DUBAI (Reuters) - China’s MSA Capital and Al Salam Bank-Bahrain SALAM.BH launched a $50 million venture capital fund on Wednesday, using Bahrain as a hub to invest in sectors such as e-commerce and financial technology in the Middle East.
As part of efforts to tackle its deficit and diversify the economy, Bahrain has been trying to re-establish itself as a regional finance centre after losing ground to Dubai, and has been marketing itself as a financial technology hub for the Middle East and North Africa (MENA).
The fund is the first venture capital project between Chinese and Gulf money, MSA and Al Salam said.

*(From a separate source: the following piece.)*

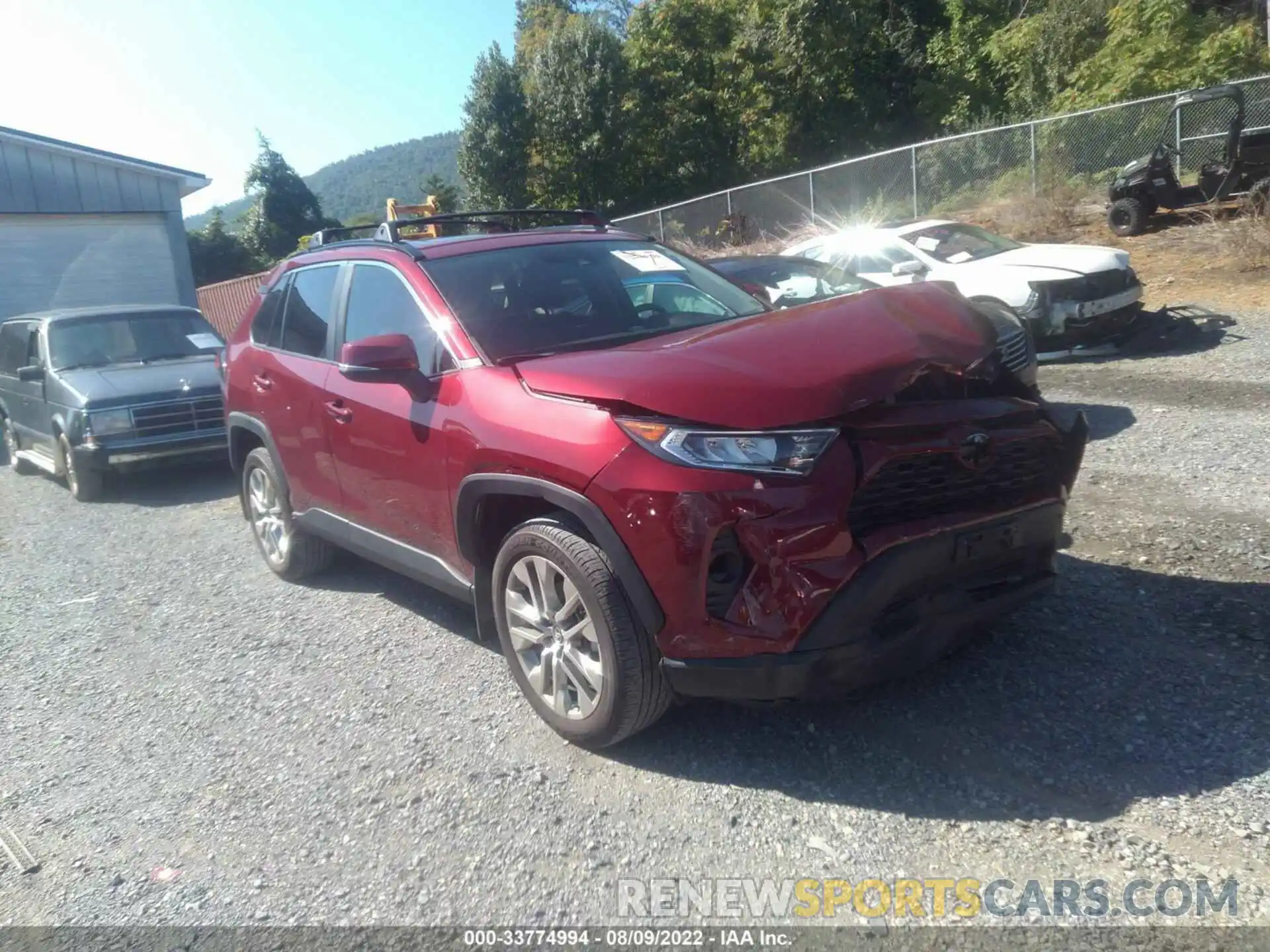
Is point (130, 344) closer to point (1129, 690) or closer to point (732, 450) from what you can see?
point (732, 450)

It is also the first formed under Bahrain’s Investment Limited Partnerships Law launched in 2017, a structure commonly used globally for such funds.
The fund also plans to target big data, artificial intelligence, cloud computing, and logistics and networking systems, it said in a statement.
“We are at a turning point in terms of where our region is for technology and capital flows and we would like to be a first mover in that space,” Al Salam CEO Rafik Nayed told Reuters. “We hope to work on fund two very quickly.”
The $50 million MEC Ventures was raised from seed money, Chinese entrepreneurs and institutional investors and family offices from Gulf Cooperation Council countries.
MSA Capital has existing investments in Chinese entrepreneurs who have taken the Chinese model into the MENA region, Managing Partner Ben Harburg said.